-- What you need to do --
Report every line in the rows below that contains the string "Rect", treating case as significant.

-- Material to process --
*-*-*

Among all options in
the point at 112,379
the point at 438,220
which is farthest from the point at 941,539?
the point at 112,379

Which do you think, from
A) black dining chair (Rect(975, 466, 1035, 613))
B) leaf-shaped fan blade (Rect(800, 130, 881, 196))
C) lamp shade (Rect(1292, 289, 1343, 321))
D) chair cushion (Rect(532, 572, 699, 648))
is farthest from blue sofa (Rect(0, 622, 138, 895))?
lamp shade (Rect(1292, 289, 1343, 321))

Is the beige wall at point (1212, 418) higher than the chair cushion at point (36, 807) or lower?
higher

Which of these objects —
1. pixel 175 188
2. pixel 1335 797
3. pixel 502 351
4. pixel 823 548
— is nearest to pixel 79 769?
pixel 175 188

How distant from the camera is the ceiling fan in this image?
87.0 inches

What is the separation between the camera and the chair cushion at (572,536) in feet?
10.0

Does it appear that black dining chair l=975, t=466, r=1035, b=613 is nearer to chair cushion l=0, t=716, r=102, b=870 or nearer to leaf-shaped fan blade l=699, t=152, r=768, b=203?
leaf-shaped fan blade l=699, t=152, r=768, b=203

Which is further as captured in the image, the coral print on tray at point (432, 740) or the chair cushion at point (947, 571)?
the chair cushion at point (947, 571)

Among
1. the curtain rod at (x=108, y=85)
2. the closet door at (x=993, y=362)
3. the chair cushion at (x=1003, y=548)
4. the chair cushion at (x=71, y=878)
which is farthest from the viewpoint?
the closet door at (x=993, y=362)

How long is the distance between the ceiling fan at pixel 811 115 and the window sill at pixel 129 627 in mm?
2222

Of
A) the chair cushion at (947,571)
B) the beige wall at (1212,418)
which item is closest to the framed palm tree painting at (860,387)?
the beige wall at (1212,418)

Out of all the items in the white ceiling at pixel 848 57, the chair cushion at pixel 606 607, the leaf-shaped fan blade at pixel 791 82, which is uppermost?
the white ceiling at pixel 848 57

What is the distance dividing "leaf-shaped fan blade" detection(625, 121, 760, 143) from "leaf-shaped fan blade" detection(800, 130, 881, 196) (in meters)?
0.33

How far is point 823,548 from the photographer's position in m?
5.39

*-*-*

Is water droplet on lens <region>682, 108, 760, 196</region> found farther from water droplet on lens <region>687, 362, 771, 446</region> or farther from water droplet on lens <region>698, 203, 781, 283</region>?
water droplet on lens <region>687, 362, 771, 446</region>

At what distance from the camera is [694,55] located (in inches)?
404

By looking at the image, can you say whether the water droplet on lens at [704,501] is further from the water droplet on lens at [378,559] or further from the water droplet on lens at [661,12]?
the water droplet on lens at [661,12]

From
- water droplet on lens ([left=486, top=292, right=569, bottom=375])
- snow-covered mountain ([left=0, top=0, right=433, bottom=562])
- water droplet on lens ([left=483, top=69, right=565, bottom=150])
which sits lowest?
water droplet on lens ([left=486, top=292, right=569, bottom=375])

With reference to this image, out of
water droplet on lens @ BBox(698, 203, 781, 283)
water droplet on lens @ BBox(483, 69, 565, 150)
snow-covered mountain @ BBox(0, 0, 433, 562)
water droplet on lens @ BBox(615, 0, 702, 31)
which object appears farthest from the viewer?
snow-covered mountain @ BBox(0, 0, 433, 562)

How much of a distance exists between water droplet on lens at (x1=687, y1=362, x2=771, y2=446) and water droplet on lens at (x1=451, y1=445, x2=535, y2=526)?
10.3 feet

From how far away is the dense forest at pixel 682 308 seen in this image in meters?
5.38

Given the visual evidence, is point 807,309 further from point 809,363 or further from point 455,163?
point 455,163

*-*-*

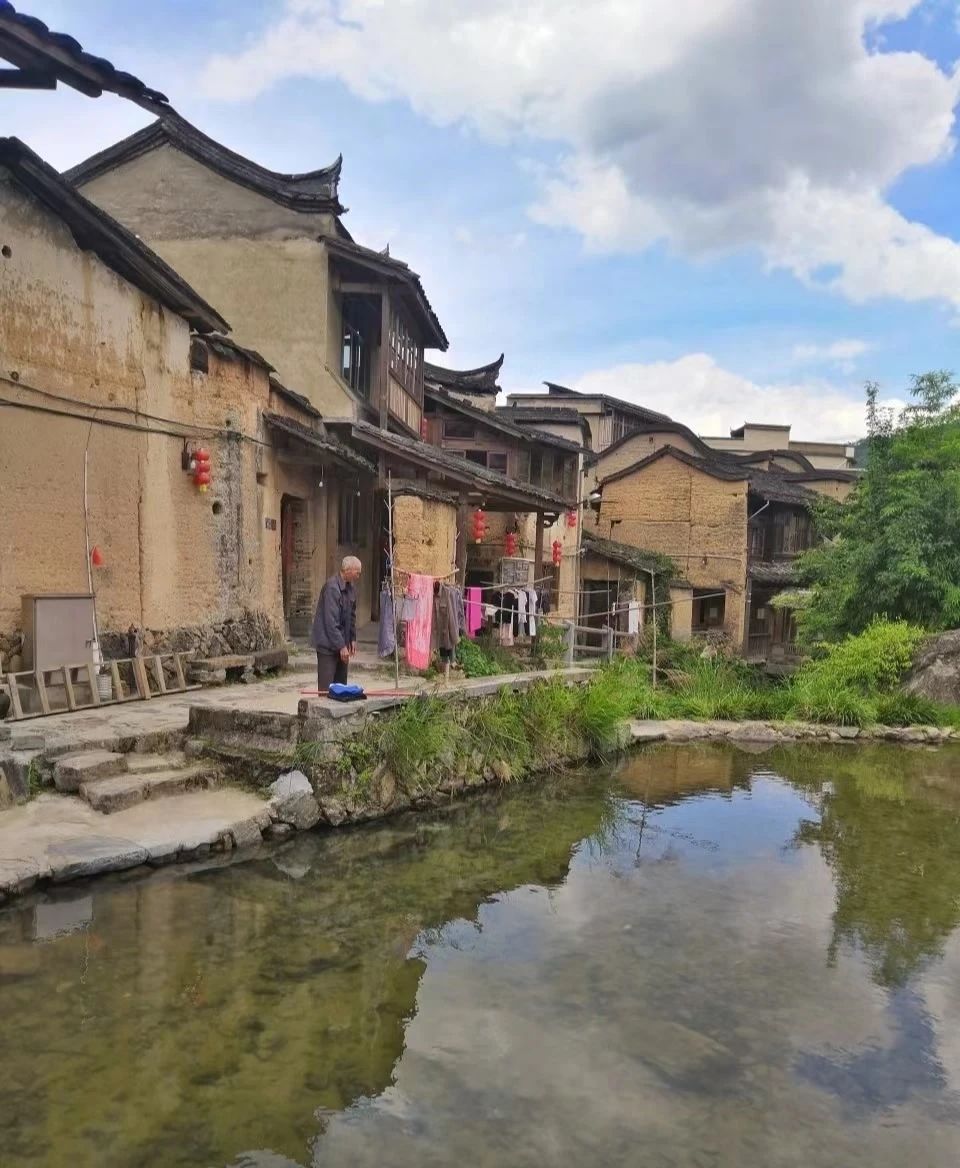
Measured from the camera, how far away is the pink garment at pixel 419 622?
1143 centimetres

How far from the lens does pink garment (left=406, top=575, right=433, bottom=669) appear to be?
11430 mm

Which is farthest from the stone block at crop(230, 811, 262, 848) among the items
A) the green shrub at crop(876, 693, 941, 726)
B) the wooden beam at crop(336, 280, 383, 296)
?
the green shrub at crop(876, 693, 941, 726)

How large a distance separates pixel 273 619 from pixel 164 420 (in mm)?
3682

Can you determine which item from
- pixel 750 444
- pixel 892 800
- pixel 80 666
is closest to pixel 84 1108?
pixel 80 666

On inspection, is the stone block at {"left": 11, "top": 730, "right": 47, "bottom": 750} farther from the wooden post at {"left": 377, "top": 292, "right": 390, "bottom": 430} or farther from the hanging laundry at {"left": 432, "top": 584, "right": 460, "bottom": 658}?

*-*-*

-- Problem solution --
A) black dining chair (Rect(975, 466, 1035, 613))
B) leaf-shaped fan blade (Rect(800, 130, 881, 196))
C) lamp shade (Rect(1292, 289, 1343, 321))
D) chair cushion (Rect(532, 572, 699, 648))
is farthest from blue sofa (Rect(0, 622, 138, 895))?
lamp shade (Rect(1292, 289, 1343, 321))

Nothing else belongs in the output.